Die neue Stahlbetonbrücke in der Drebkauer Straße soll am 23. Mai für den Straßenverkehr freigegeben werden. Bürgermeisterin Christine Herntier (parteilos) hat sich deshalb zum Stand der Arbeiten an der Brücke über die Kohlebahn informiert. Raik Gallas vom Sachbereich Tiefbau würdigt die gute Zusammenarbeit der am Bau beteiligten Firmen sowie die problemlose Abstimmung mit dem Bergbaubetreiber Leag. Der Zug konnte trotz Bauarbeiten fahren. Es kam nur zu kurzen Unterbrechungen, wenn die Arbeiter unmittelbar am Gleisbett zu tun hatten.

Ende Juni 2017 war die marode Drei-Feld-Fertigteilkonstruktion aus dem Jahre 1973 abgerissen worden. Danach konnten die Arbeiten für den Brückenneubau beginnen. Die Bauzeit wurde mit etwa zehn Monaten veranschlagt. Wie Fachbereichsleiter Gerd Schmiedel informiert, behinderten Sturmschäden kurzzeitig den zügigen Bauverlauf. Schlimmer allerdings waren die Einbrüche. Fünfmal wurden die Firmen mit Diebstahldelikten konfrontiert. Die Container waren aufgebrochen und hochwertige Gerätschaften gestohlen worden.

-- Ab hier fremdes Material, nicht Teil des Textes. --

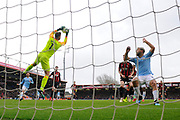 Artur Boruc (1) of AFC Bournemouth grabs to the ball as Sergio Aguero (10) of Manchester City waits for any mistakes during the Premier League match between Bournemouth and Manchester City at the Vitality Stadium, Bournemouth, England on 2 March 2019.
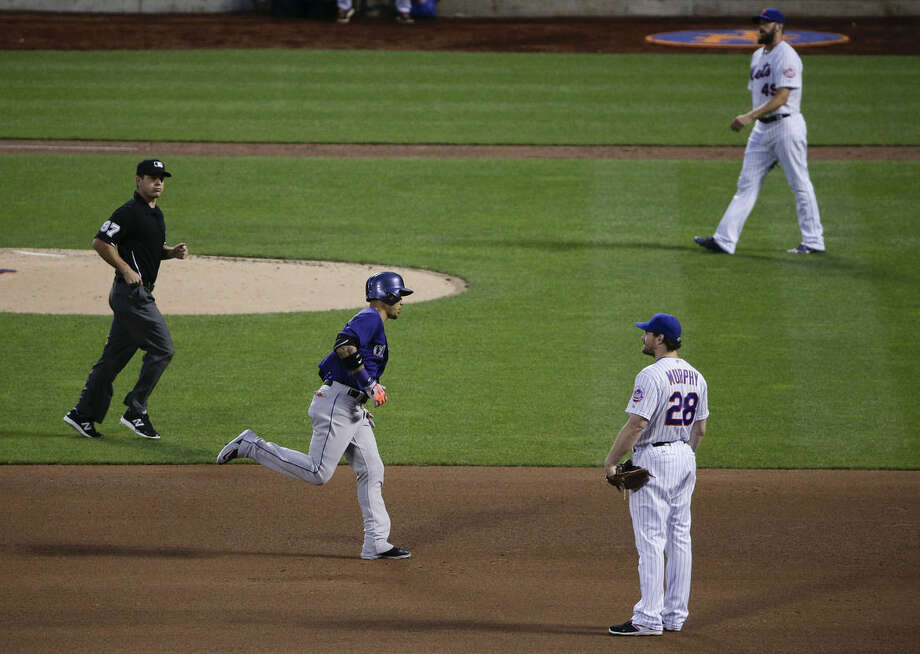 Colorado Rockies' Carlos Gonzalez, second from left, rounds the bases after hitting a two-run home run during the fourth inning of a baseball game, Monday, Aug. 10, 2015, in New York, New York Mets second baseman Daniel Murphy (28), pitcher Jonathon Niese and umpire Ben May (97) look on. (AP Photo/Julie Jacobson)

Die neue Betonfertigteilbrücke hat heute statt der einst 13 Meter eine lichte Weite von sieben Metern. Der Brückenbau läuft mit Zuwendungen des Landes Brandenburg. Sie kommen aus dem Topf des Infrastrukturministeriums für die Verbesserung der Verkehrsverhältnisse in den Gemeinden.